==== Extract to read

Mark Halliday (born 1949 in Ann Arbor, Michigan) is an American poet, professor and critic. He is author of seven collections of poetry, most recently "Losers Dream On" (University of Chicago Press, 2018), "Thresherphobe" (University of Chicago Press, 2013) and Keep This Forever (Tupelo Press, 2008). His honors include serving as the 1994 poet in residence at The Frost Place, inclusion in several annual editions of The Best American Poetry series and of the Pushcart Prize anthology, receiving a 2006  Guggenheim Fellowship, and winning the 2001 Rome Prize from the American Academy of Arts and Letters.

Halliday earned his B.A. (1971) and M.A. (1976) from Brown University, and his Ph.D. in English literature from Brandeis University in 1983, where he studied with poets Allen Grossman and Frank Bidart. He has taught English literature and writing at Wellesley College, the University of Pennsylvania, Western Michigan University, Indiana University. Since 1996, he has taught at Ohio University, where, in 2012, he was awarded the rank of distinguished professor.  He is married to J. Allyn Rosser.

Personal life

Mark Halliday was born in Ann Arbor, Michigan, in 1949, and grew up in Raleigh, North Carolina, and Westport, Connecticut. Halliday lost his mother at the age of 25. He has a son, Nicholas, by his first marriage. He is married to American poet Jill Allyn Rosser whom he met at the University of Pennsylvania. They live in Athens, Ohio, and have a daughter named Devon.

========
==== Items

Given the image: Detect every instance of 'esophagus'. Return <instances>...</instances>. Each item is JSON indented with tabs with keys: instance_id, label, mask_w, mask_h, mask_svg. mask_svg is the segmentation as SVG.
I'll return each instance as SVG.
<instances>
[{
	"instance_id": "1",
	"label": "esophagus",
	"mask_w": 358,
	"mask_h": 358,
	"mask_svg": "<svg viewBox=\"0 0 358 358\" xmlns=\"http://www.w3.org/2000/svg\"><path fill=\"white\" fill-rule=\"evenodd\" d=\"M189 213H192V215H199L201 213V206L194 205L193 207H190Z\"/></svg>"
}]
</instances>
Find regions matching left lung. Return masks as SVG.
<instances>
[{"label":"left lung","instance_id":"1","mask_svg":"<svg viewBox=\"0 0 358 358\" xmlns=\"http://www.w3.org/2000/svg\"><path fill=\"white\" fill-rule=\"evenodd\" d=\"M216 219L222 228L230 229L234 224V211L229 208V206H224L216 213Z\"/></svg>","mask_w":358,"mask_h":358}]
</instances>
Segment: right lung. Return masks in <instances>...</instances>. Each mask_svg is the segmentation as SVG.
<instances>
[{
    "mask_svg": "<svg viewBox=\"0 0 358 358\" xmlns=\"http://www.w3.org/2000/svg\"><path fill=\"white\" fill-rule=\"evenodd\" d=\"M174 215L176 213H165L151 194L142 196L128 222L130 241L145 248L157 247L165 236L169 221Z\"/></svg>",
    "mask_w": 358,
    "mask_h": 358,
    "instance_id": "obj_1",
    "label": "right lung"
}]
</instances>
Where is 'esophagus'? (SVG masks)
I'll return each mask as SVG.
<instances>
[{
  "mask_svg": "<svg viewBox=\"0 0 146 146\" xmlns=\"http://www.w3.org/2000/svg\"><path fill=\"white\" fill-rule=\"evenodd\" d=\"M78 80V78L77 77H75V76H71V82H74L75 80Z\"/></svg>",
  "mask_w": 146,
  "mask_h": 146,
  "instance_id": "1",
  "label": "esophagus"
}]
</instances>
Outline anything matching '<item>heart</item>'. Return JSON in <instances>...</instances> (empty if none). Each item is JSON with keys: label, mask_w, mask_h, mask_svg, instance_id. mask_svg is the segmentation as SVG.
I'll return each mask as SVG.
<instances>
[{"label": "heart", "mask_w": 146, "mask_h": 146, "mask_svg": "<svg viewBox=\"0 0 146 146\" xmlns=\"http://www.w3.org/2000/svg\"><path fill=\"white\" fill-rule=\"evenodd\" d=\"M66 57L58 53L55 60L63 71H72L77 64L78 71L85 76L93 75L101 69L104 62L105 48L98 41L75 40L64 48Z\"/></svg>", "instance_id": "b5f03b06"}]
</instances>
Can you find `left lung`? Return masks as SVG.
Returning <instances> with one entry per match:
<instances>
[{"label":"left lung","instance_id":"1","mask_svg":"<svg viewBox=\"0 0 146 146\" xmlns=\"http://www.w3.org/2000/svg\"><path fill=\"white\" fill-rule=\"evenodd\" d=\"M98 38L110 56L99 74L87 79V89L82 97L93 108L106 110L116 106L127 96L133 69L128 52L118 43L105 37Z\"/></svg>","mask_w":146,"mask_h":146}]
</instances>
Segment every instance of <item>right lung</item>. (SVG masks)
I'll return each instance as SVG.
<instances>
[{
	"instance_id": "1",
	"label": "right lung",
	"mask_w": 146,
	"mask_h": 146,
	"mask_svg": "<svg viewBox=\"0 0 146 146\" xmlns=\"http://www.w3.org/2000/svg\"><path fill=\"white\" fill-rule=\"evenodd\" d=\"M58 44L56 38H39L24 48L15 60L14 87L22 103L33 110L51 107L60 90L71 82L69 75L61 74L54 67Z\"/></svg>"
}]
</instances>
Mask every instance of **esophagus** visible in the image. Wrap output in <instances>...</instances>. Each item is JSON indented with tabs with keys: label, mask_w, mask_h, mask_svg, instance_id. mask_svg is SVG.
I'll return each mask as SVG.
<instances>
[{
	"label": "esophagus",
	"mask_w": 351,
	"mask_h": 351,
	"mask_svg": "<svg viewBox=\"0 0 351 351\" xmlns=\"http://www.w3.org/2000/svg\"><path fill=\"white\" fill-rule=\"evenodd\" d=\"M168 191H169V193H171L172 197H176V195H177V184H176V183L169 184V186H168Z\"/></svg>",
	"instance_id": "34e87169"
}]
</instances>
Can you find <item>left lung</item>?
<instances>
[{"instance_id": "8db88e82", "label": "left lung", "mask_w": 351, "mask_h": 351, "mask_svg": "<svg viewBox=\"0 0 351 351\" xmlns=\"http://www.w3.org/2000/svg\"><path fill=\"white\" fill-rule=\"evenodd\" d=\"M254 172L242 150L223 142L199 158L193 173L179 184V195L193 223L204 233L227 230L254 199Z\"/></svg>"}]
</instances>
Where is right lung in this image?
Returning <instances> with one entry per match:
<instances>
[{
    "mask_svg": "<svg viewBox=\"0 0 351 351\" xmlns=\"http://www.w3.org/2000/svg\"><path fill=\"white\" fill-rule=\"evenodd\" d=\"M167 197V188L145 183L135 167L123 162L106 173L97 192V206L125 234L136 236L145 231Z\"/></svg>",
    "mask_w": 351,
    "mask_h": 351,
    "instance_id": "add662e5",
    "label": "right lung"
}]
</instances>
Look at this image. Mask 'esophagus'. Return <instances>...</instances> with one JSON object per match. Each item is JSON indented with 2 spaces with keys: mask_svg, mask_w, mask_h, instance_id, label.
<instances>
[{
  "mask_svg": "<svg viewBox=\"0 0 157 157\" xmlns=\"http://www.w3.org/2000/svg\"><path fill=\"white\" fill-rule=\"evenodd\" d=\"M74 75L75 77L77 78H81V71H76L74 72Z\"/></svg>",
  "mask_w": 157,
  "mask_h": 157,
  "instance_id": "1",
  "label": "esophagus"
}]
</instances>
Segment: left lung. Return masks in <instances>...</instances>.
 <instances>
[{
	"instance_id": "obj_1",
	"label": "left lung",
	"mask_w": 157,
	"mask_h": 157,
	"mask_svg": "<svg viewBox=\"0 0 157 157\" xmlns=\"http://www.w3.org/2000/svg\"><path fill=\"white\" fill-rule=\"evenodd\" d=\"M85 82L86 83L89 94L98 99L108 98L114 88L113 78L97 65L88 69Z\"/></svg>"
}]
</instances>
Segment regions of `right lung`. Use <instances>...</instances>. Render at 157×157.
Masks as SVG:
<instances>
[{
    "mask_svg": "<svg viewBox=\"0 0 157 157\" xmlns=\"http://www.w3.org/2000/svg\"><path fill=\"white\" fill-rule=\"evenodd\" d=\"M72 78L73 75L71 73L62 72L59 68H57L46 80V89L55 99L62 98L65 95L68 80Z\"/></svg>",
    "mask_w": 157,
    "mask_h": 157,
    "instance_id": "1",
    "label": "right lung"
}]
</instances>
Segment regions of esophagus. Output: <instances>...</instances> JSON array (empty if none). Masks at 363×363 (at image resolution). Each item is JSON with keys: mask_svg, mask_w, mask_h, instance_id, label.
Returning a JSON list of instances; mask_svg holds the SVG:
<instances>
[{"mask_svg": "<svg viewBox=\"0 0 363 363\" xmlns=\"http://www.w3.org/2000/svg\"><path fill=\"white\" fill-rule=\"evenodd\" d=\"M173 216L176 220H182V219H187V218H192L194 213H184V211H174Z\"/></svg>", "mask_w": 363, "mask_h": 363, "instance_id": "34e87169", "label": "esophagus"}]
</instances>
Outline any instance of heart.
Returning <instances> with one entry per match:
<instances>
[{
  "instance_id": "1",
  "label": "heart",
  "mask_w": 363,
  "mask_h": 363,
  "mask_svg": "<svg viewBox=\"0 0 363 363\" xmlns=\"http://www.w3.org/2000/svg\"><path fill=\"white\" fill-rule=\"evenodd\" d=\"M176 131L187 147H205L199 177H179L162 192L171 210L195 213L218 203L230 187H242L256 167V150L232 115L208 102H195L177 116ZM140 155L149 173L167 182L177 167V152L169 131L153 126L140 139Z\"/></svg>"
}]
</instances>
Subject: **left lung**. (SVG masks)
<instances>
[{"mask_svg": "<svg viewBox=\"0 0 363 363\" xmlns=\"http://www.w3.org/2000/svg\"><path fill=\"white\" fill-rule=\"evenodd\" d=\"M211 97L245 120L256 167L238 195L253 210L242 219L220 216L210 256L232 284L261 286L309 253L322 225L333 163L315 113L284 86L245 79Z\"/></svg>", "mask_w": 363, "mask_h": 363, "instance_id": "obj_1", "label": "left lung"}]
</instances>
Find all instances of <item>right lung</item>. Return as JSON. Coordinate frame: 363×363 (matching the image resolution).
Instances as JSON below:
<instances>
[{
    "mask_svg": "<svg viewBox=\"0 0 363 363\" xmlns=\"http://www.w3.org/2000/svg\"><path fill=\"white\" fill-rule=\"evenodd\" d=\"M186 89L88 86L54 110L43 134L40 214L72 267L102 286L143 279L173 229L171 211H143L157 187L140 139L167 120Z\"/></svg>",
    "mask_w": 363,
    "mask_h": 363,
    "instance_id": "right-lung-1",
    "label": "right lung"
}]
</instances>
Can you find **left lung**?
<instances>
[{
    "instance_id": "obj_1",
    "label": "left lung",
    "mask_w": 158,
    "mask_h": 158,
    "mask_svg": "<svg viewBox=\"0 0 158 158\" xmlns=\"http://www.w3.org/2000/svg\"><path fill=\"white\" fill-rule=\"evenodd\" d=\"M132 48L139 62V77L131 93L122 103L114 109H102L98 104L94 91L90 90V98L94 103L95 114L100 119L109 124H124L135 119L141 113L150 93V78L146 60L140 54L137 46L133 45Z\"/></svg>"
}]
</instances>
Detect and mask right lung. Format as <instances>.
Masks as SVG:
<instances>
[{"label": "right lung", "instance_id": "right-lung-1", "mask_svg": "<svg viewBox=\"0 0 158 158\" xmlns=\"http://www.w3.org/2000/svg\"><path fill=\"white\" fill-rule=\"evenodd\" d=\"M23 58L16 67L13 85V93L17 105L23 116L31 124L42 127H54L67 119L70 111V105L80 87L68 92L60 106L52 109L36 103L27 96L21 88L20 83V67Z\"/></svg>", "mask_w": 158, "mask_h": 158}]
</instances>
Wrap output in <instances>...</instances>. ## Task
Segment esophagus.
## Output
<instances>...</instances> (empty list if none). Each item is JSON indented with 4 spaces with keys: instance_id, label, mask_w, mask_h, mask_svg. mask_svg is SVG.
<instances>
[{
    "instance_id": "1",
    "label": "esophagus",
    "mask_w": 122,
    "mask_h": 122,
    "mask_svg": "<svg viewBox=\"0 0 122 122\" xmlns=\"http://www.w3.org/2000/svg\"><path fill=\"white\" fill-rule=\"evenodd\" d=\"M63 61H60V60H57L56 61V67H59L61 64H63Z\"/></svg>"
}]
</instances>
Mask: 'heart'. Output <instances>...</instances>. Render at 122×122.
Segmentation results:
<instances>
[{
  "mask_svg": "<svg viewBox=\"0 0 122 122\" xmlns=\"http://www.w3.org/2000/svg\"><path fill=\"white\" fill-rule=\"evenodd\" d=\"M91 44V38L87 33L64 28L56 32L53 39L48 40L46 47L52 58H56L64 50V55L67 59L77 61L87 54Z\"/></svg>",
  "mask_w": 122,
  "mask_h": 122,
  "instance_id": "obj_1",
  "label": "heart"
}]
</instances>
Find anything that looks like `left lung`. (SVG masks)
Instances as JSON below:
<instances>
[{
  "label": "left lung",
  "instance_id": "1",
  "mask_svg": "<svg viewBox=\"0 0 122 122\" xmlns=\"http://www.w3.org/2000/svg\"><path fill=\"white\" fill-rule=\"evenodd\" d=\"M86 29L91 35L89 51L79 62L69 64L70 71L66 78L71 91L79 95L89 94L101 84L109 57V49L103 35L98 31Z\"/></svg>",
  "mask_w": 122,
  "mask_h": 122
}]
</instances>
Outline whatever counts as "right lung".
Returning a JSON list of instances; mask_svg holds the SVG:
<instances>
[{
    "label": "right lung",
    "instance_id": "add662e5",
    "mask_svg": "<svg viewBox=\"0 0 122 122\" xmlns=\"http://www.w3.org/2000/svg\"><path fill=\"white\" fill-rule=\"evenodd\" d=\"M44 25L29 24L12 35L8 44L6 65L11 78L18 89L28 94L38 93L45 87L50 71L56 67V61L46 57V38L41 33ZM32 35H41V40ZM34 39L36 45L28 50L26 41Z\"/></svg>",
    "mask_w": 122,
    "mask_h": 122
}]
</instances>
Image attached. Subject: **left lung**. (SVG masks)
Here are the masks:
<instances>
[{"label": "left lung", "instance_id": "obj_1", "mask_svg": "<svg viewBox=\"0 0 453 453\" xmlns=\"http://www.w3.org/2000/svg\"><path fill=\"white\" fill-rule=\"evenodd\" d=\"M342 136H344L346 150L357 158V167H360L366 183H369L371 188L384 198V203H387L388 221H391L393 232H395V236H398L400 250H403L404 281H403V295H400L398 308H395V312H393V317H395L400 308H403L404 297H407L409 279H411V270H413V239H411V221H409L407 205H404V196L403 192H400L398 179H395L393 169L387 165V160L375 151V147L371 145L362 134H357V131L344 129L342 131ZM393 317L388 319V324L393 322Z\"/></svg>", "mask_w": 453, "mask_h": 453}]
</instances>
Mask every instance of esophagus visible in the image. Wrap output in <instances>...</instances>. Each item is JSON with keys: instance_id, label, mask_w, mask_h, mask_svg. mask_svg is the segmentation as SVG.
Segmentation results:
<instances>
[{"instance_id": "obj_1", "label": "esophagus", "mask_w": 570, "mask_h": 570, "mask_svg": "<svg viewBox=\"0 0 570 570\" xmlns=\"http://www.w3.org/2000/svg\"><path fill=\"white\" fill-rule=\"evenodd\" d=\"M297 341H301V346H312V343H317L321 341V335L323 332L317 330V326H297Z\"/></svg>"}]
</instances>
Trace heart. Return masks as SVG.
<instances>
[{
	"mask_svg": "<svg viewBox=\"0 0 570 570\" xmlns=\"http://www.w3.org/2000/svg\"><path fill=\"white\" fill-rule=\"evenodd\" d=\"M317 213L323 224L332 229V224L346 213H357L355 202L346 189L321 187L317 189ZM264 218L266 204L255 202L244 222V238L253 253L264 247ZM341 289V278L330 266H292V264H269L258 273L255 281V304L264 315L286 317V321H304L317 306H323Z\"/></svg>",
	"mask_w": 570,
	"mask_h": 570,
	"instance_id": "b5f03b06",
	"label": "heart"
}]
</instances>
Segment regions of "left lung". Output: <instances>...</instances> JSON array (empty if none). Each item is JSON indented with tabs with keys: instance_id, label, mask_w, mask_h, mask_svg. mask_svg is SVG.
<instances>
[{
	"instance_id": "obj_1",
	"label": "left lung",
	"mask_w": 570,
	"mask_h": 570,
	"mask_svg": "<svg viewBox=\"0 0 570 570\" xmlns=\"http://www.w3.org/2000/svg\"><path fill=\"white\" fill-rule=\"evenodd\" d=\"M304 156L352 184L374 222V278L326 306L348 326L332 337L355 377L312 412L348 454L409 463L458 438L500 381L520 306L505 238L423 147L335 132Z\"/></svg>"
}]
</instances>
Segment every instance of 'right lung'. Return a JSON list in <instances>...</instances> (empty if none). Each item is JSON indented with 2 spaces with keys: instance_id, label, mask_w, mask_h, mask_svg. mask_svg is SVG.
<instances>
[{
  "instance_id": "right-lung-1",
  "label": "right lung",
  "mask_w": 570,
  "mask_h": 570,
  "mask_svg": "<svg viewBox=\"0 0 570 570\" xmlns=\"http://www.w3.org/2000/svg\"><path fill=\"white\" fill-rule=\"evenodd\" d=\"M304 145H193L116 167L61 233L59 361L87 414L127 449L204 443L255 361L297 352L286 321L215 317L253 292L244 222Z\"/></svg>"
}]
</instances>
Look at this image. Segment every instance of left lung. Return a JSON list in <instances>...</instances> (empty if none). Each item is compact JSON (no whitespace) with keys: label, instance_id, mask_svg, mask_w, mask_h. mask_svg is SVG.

========

▸ **Requests**:
**1)** Please give again, word for word, the part of the Mark Halliday biography that begins at the words "Halliday earned his" and stops after the words "J. Allyn Rosser.".
**2)** For each statement below, say whether it agrees with the Mark Halliday biography, answering yes or no and quoting the deciding words of the biography. (a) Halliday received his Ph.D. from Brown University. (b) Halliday has taught at Ohio University since 1996. (c) Halliday grew up partly in Raleigh, North Carolina.
**3)** According to the Mark Halliday biography, which press published Keep This Forever?

▸ **Written answers**:
**1)**
Halliday earned his B.A. (1971) and M.A. (1976) from Brown University, and his Ph.D. in English literature from Brandeis University in 1983, where he studied with poets Allen Grossman and Frank Bidart. He has taught English literature and writing at Wellesley College, the University of Pennsylvania, Western Michigan University, Indiana University. Since 1996, he has taught at Ohio University, where, in 2012, he was awarded the rank of distinguished professor.  He is married to J. Allyn Rosser.

**2)**
(a) No: "his Ph.D. in English literature from Brandeis University in 1983"
(b) Yes: "Since 1996, he has taught at Ohio University"
(c) Yes: "grew up in Raleigh, North Carolina, and Westport, Connecticut"

**3)** Tupelo Press